Autoencoder on Theano

I am using the standard packages numpy, theano and matplotlib. I have compiled the theano with gpu support.

In [1]:
import numpy as np
import theano
import theano.tensor as T
import matplotlib.pyplot as plt
%matplotlib inline
Using gpu device 0: GeForce GT 750M (CNMeM is disabled, cuDNN 5005)

Building block of the neural network is class Layer that contains matrix of input weights W and input biases b.

In [2]:
class Layer(object):
    def __init__(self, W_init, b_init, activation):
        n_output, n_input = W_init.shape
        assert b_init.shape == (n_output,)

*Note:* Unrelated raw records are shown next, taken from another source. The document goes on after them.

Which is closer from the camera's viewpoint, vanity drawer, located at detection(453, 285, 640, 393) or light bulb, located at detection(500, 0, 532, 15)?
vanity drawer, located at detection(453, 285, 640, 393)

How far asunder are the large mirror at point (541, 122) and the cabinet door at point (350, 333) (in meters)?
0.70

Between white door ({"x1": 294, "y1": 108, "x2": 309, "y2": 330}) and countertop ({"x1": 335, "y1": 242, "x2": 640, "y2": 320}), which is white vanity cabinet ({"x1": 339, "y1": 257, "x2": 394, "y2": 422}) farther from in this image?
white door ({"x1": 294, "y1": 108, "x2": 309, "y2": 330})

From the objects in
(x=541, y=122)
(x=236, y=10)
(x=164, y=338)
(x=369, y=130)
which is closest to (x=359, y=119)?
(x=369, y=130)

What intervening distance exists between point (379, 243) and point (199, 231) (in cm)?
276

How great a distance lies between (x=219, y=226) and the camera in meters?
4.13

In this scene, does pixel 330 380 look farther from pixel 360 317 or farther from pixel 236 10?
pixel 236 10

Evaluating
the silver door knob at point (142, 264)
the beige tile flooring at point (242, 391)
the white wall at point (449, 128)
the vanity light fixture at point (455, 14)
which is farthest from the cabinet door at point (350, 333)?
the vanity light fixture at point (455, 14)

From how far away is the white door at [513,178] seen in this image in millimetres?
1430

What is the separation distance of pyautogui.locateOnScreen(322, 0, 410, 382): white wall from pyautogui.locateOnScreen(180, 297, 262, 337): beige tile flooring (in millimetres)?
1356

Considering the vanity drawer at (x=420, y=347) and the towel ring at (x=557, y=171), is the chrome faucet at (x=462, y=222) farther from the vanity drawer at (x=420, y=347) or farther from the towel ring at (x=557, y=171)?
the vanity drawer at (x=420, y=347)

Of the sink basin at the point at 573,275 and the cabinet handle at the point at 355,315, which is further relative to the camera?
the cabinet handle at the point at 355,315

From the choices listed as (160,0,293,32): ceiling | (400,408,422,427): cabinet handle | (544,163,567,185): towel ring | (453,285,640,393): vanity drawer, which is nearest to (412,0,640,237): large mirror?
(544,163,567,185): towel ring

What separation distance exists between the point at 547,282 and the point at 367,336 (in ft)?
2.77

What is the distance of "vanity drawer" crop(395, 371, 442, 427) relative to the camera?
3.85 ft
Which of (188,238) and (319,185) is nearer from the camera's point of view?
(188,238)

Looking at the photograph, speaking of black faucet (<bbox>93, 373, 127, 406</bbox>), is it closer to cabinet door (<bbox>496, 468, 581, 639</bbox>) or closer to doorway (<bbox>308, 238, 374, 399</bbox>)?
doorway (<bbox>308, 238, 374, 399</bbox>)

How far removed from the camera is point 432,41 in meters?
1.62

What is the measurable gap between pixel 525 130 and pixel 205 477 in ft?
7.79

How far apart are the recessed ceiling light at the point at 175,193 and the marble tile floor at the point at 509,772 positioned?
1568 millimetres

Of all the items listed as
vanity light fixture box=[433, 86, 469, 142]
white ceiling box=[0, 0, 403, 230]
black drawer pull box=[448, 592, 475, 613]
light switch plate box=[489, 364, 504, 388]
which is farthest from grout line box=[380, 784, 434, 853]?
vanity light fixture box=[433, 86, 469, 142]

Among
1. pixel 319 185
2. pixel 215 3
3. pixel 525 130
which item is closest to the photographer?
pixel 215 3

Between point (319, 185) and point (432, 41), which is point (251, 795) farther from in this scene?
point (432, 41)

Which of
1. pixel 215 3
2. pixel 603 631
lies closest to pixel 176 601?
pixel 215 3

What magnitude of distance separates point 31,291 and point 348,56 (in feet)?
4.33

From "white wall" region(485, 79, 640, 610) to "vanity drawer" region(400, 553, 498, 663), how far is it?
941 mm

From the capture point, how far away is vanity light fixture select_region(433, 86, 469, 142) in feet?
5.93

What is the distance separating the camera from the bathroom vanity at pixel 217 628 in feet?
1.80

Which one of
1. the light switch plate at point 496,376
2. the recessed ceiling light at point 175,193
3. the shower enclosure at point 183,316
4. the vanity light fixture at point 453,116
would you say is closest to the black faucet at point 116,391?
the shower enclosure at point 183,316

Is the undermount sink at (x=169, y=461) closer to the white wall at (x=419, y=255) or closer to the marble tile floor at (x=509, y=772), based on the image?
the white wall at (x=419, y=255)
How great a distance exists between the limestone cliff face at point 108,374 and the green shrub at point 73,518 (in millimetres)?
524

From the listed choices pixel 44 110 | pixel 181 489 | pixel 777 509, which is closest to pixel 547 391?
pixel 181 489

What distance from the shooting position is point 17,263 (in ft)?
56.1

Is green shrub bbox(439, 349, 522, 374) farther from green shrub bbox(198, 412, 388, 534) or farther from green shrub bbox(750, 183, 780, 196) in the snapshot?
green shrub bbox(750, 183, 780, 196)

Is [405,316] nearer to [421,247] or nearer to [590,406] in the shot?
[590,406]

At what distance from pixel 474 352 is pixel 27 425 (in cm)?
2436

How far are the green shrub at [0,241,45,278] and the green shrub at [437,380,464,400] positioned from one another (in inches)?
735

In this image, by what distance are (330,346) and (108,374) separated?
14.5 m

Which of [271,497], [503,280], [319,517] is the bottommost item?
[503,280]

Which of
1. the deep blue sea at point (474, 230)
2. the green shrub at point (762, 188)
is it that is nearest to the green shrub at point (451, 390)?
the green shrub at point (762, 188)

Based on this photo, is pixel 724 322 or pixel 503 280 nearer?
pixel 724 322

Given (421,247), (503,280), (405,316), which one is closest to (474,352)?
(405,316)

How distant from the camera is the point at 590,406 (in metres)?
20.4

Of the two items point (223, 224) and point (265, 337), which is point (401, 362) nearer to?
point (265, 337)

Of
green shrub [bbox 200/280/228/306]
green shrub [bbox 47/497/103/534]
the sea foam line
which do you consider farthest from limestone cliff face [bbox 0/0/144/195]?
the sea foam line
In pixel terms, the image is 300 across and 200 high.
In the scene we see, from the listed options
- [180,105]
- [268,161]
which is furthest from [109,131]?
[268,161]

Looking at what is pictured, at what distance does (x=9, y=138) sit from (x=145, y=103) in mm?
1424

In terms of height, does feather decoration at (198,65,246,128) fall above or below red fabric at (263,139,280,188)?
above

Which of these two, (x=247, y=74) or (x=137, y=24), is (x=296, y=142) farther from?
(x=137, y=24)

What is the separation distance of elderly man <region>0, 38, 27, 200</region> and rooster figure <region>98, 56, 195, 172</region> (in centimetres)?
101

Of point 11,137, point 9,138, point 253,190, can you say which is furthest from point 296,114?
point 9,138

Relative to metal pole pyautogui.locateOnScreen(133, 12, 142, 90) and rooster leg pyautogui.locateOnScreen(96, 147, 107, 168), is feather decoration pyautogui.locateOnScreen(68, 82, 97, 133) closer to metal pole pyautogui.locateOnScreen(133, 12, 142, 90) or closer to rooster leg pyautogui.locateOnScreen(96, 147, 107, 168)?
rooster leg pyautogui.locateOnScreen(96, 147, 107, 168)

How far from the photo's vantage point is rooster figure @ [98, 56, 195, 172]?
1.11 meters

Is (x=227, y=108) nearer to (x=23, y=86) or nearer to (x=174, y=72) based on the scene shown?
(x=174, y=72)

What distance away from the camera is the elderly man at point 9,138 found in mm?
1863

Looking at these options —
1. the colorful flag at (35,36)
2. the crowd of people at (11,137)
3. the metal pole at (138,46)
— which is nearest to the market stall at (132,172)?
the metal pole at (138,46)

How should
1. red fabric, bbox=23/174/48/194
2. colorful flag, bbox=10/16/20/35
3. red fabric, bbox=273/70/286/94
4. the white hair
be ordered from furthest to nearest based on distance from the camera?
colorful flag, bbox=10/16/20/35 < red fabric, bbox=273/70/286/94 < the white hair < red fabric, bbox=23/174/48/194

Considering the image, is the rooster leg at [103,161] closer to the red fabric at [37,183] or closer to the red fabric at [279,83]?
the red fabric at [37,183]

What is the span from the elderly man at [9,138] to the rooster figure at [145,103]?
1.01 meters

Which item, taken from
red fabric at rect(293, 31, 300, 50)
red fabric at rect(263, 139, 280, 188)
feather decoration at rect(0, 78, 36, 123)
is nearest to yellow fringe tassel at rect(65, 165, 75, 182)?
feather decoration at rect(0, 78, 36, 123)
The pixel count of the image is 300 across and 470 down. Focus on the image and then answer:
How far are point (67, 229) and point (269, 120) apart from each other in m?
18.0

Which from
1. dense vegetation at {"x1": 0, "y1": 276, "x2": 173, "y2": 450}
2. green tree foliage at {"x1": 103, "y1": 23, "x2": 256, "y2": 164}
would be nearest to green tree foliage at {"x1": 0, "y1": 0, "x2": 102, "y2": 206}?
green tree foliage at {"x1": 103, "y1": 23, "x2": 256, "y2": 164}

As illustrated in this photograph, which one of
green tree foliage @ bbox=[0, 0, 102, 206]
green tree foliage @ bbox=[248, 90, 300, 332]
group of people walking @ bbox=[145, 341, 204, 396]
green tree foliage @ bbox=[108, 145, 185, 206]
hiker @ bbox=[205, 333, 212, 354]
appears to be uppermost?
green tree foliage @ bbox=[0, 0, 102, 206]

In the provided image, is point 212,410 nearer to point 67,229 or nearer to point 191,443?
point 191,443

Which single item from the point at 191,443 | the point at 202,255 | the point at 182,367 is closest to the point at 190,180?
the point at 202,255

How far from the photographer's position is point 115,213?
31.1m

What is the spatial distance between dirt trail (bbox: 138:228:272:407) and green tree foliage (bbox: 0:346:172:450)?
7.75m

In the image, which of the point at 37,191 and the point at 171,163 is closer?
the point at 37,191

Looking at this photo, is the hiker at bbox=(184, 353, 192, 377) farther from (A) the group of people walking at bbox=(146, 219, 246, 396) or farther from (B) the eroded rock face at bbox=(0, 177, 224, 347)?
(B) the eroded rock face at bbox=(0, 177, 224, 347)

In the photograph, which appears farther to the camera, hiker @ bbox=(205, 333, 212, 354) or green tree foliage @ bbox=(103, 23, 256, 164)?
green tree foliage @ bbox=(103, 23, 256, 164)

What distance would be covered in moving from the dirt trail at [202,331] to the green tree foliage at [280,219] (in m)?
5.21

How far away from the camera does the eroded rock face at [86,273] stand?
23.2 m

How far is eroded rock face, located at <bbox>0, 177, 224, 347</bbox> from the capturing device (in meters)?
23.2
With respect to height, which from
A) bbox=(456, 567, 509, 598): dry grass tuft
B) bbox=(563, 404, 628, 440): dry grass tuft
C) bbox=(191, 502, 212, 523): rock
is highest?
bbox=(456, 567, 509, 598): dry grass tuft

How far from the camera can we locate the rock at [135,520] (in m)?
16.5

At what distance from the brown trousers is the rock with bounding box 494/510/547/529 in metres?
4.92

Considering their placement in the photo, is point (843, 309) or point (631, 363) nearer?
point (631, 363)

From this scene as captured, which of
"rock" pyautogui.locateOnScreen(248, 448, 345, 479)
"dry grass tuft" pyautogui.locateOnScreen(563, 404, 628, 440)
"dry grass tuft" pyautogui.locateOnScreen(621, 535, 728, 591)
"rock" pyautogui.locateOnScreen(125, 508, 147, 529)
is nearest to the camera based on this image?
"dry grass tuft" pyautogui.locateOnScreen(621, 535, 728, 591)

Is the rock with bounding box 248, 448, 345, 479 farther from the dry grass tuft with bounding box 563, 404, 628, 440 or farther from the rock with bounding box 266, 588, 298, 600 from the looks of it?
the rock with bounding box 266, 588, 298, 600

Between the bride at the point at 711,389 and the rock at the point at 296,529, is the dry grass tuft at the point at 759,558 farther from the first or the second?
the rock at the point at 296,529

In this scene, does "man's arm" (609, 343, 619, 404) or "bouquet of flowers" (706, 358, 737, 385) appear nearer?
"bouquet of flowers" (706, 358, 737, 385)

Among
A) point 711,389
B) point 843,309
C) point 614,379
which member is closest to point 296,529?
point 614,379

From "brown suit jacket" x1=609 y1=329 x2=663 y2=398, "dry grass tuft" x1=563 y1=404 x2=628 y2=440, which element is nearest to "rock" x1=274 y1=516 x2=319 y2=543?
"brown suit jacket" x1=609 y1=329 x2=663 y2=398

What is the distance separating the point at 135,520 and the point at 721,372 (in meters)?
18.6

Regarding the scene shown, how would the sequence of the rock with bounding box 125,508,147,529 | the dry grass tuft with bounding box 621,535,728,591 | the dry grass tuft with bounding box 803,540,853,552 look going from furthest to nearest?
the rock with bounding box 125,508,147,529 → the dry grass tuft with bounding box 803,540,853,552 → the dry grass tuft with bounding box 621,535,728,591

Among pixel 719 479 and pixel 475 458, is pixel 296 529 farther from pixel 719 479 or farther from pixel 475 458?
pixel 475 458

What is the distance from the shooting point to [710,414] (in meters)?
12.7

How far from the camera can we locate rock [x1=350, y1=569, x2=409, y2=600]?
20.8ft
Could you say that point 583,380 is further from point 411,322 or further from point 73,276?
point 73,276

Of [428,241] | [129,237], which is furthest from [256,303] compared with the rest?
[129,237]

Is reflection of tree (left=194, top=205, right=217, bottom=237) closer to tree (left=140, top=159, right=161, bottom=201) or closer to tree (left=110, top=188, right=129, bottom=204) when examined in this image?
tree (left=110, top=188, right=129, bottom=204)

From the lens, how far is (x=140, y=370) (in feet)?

        self.W = theano.shared(value = W_init.astype(theano.config.floatX),
                               name = 'W',
                               borrow = True)

        self.b = theano.shared(value = b_init.reshape(n_output, 1).astype(theano.config.floatX),
                               name = 'b',
                               borrow = True,
                               broadcastable = (False, True))

        self.activation = activation

        self.params = [self.W, self.b]

    def output(self, x):
        lin_output = T.dot(self.W, x) + self.b
        return (lin_output if self.activation is None else self.activation(lin_output))

The following class AutoEncoder combines all objects of class Layer.

In [3]:
class AutoEncoder(object):
    def __init__(self, W_init, b_init, activations):
        assert len(W_init) == len(b_init) == len(activations)
        
        self.layers = []
        for W, b, activation in zip(W_init, b_init, activations):
            self.layers.append(Layer(W, b, activation))

        self.params = []
        for layer in self.layers:
            self.params += layer.params

    def output(self, x):
        for layer in self.layers:
            x = layer.output(x)
        return x

    def layer_output(self, x):
        for layer in self.layers[0:3]:
            x = layer.output(x)
        return x

    def squared_error(self, x):
        return T.sum((self.output(x) - x)**2)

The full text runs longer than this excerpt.